SP descarta adiar início da vacinação por eventual atraso do Ministério da Saúde

"Em todas as campanhas vacinais, especialmente na de gripe, São Paulo se antecipou ao programa nacional de imunização. Não será diferente neste momento", diz secretário de Saúde

Foto: Divulgação/SP

Jornal GGN – Mesmo com o governo federal editando uma Medida Provisória para centralizar os esforços da vacinação contra a Covid-19 no Brasil, o governo de São Paulo descarta a possibilidade de começar a imunização de sua população depois do dia 25 de janeiro, data já anunciada como o primeiro dia de campanha no Estado.

Em coletiva de imprensa realizada nesta sexta (8), a equipe do governador João Doria (PSDB) informou que pode até antecipar o cronograma e vacinar a sua população partir de 20 de janeiro, caso esta venha a ser a data oficial definida pelo Ministério da Saúde no programa nacional de imunização. Mas se o time do ministro Eduardo Pazuello decidir empurrar a campanha para fevereiro, o Estado de São Paulo seguirá seu próprio planejamento inicial.

Segundo o secretário estadual de Saúde, Jean Gorinchteyn, há precedentes que garantem essa autonomia. “Sempre, em todas as campanhas vacinais, especialmente na de gripe, o estado de São Paulo se antecipou ao programa nacional de imunização e
iniciou a imunização com as devidas doses proporcionais na sua população. Não será diferente nesse momento”, disse.

“O que nós queremos é cronologicamente estarmos adaptados [ao programa do Ministério da Saúde e começar a vacinação] juntos. Mas se eventualmente precisarmos antecipar, assim o faremos, segundo a proporcionalidade de vacinas que serão distribuídas para
todo o País”, acrescentou o secretário.

Na quinta (7), o Instituto Butantan assinou contrato com a União e se comprometeu a entregar ao Ministério da Saúde 100 milhões de doses da Coronavac até o final do ano. Desse total, 46 milhões de doses devem ser entregues até abril.

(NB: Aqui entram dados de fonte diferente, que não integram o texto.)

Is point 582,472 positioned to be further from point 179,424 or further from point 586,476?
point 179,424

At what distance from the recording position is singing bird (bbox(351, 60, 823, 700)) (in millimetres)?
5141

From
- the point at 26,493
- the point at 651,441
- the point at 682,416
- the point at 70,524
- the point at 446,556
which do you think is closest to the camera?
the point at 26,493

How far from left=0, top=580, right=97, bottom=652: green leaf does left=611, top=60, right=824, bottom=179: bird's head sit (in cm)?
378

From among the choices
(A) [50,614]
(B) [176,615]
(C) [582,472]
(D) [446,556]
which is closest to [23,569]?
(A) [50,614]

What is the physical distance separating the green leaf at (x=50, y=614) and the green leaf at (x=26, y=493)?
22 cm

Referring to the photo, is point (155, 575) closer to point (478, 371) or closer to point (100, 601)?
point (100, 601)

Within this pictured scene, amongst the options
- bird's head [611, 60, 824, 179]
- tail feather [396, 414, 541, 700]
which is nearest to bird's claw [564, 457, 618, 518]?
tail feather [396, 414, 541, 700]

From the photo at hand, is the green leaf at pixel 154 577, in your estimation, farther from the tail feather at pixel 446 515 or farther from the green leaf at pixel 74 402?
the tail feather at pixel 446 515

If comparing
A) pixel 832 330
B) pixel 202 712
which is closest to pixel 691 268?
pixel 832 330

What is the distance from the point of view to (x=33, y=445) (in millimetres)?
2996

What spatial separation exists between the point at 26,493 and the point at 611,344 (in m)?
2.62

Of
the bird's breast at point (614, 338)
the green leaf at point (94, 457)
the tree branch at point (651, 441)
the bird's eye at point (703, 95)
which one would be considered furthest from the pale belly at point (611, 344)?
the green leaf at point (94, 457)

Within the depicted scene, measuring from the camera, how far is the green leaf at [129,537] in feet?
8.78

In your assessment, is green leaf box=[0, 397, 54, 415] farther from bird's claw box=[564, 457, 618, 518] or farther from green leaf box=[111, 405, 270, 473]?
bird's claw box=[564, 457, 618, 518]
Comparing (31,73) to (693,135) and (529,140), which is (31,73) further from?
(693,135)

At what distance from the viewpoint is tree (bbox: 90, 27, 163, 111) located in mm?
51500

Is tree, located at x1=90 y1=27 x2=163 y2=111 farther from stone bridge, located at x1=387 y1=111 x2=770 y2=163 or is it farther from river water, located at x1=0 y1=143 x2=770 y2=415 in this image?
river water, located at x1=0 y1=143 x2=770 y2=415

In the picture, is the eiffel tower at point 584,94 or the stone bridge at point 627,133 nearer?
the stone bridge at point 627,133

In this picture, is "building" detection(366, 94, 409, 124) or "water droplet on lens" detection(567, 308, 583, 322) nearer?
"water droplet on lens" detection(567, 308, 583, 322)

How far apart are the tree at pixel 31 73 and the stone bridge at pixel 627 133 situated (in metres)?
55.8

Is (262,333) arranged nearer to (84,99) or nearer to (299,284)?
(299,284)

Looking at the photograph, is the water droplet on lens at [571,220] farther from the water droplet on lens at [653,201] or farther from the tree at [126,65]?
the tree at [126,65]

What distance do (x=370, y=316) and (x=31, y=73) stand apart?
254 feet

Para Gorinchteyn, o volume inicial de vacinas é suficiente para garantir que a campanha nacional seja deflagrada e todos os estados possam inicias a imunização proporcional à população ainda em janeiro. Aliás, “essa é uma prerrogativa do próprio Ministério, que entende que assim que é liberado o registro pela Anvisa, os estados podem fazer valer a sua prerrogativa de imunizar a população, seguindo os critérios do plano nacional [que determina os grupos prioritários]”, defendeu.

Embora tenha cogitado começar a campanha em 20 de janeiro, o ministro Pazuello e o presidente Jair Bolsonaro têm reiterado que não têm pressa para dar início à imunização contra o novo coronavírus, que já deixou mais de 200 mil mortos no Brasil.

Nesta sexta (8) o Instituto Butantan e a Fiocruz pediram oficialmente o registro de uso emergencial da vacina da Sinovac e da vacina de Oxford, respectivamente. A do Butantan anunciou na quinta (7) ter 78% de eficácia em casos leves e moderados de Covid, e 100% em casos graves.

Na visão do governo paulista, tão logo a Anvisa aprove o registro de uso do imunizante, a campanha de vacinação pode seguir o cronograma estadual já estabelecido ou ser antecipado para o dia 20 de janeiro.

“O que pode não acontecer é o programa nacional postegar para depois de 25 de janeiro”, disse o médico João Gabbardo, que assessora o Estado no enfrentamento à Covid. “São Paulo não abrirá mão da programação de iniciar em 25 de janeiro”, reiterou.

MEDIDA PROVISÓRIA INCONSTITUCIONAL

Procurada pela redação do GGN, a assessoria de imprensa da Secretaria de Saúde do Estado de São Paulo afirmou que não vê, até o momento, obstáculos legais à execução do calendário estadual de vacinação.

A Medida Provisória 1026, que, na visão do governo federal, impede que os estados tenham um calendário independente de vacinação, é inconstitucional por violar o direito à saúde pública e desrespeita ordem do Supremo Tribunal Federal. É o que avalia a jurista Jacqueline Valles.

“O governo federal só poderia impedir o início da imunização por meio de lei que defina as regras de vacinação e essa lei não existe. Portanto, não há base legal que impeça o Estado de São Paulo de iniciar a imunização em massa contra uma doença que já deixou 200 mil mortos em todo Brasil”, disse.